**Задания:**
1/ Перепишите фрагмент текста о рынках начиная с "Раннее развитие колебаний" и заканчивая "урожаем 1201 г.", заменив "плохим" на "хорошим".
2/ Согласно тексту о рынках, в какие города доставляли лягушек целыми вьюками на мулах?
3/ Согласуются ли с текстом о рынках следующие утверждения? (a) На рынке каждому продавцу отводилось нумерованное место. (b) Служанок считали неумелыми при закупках. (c) Из деревень на рынок привозили солому и дрова. Для каждого утверждения ответьте «да» или «нет» и приведите решающие слова текста.

**Текст упражнения:**
Раннее развитие колебаний цен в Англии. По данным Д. Л. Фармера: Farmer D. L. Some Prices Fluctuations in Angevin England. — “The Economic History Review", 1956–1957, p. 39. Отметим совпадающий подъем цен на разные зерновые вслед за плохим урожаем 1201 г.
В своей простейшей форме рынки существуют еще и сегодня. Они самое малое получили отсрочку, и в определенные дни они на наших глазах возрождаются в обычных местах наших городов, со своим беспорядком, своей толчеей, выкриками, острыми запахами и с обычной свежестью продаваемых съестных припасов. Вчера они были примерно такими же: несколько балаганов, брезент от дождя, нумерованное место для каждого продавца, заранее закрепленное, надлежащим образом зарегистрированное, за которое нужно было платить в зависимости от требований властей или собственников13; толпа покупателей и множество низкооплачиваемых работников, вездесущий и деятельный пролетариат: шелушилыцицы гороха, пользующиеся славой закоренелых сплетниц, свежеватели лягушек (лягушек доставляли в Женеву14 и Париж15 целыми вьюками на мулах), носильщики, метельщики, возчики, уличные торговцы и торговки, не имеющие разрешения на продажу своего товара, суровые контролеры, передающие свои жалкие должности от отца к сыну, купцы-перекупщики, крестьяне и крестьянки, которых узнаешь по одежде; буржуазки в поисках покупки, служанки, которые, как твердят богачи, большие мастерицы присчитывать при закупках (тогда говорили «подковать мула»)16, булочники, торгующие на оптовом рынке хлеба, мясники, чьи многочисленные лотки загромождают улицы и площади, оптовики (торговцы рыбой, сыром или сливочным маслом17), сборщики рыночных пошлин… И наконец, повсюду выложены товары: куски масла, кучи овощей, сыры, фрукты, рыба, с которой стекает вода, дичь, мясо, которое мясник разделывает на месте, непроданные книги, страницы которых служат для завертывания товара18. А кроме того, из деревень привозят солому, дрова, сено, шерсть и даже пеньку, лен — вплоть до домотканых холстов.

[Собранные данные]
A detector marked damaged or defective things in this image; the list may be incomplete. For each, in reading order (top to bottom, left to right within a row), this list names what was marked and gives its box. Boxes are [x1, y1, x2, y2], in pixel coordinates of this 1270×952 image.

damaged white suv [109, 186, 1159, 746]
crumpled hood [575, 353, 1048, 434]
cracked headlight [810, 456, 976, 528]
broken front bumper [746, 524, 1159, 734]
* * *
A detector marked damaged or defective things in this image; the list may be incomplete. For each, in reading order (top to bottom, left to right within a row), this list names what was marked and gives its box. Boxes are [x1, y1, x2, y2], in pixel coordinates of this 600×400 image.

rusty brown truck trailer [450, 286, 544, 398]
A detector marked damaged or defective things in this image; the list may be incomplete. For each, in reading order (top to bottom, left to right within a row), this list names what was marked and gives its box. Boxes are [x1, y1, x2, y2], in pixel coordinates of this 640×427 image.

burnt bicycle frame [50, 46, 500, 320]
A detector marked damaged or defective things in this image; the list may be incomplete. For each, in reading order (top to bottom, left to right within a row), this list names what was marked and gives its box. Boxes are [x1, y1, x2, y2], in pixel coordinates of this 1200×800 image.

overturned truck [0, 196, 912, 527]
...
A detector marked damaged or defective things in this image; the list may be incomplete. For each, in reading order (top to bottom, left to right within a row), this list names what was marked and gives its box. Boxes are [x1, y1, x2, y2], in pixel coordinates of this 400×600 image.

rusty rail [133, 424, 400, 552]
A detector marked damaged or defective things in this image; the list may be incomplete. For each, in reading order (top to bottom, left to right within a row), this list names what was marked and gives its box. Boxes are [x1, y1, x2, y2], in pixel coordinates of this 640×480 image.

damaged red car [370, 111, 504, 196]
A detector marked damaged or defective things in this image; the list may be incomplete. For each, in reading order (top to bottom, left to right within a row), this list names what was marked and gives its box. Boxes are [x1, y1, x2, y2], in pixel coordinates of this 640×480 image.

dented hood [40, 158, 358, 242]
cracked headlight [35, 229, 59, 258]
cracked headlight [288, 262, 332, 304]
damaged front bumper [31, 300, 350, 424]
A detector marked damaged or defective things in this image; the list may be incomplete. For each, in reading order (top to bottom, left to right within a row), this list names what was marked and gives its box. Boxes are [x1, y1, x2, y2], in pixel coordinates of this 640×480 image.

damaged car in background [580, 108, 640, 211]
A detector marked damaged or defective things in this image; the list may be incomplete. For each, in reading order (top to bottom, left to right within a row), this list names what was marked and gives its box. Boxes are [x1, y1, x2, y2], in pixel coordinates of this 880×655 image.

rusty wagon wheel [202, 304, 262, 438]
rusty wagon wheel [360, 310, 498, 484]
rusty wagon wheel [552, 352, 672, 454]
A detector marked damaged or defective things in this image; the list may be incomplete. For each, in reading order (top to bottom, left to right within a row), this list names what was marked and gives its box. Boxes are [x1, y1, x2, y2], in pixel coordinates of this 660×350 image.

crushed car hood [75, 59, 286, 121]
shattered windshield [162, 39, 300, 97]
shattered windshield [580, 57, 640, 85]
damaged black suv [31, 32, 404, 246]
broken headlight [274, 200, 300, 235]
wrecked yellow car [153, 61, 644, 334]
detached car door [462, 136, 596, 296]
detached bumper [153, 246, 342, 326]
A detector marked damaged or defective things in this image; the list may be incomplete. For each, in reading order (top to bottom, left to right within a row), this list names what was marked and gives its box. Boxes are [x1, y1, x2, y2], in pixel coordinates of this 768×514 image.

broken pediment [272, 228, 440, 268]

**Ответы к заданиям:**
1/
Раннее развитие колебаний цен в Англии. По данным Д. Л. Фармера: Farmer D. L. Some Prices Fluctuations in Angevin England. — “The Economic History Review", 1956–1957, p. 39. Отметим совпадающий подъем цен на разные зерновые вслед за хорошим урожаем 1201 г.

2/ В Женеву и Париж.

3/
(a) Да: «нумерованное место для каждого продавца».
(b) Нет: «большие мастерицы присчитывать при закупках».
(c) Да: «из деревень привозят солому, дрова, сено».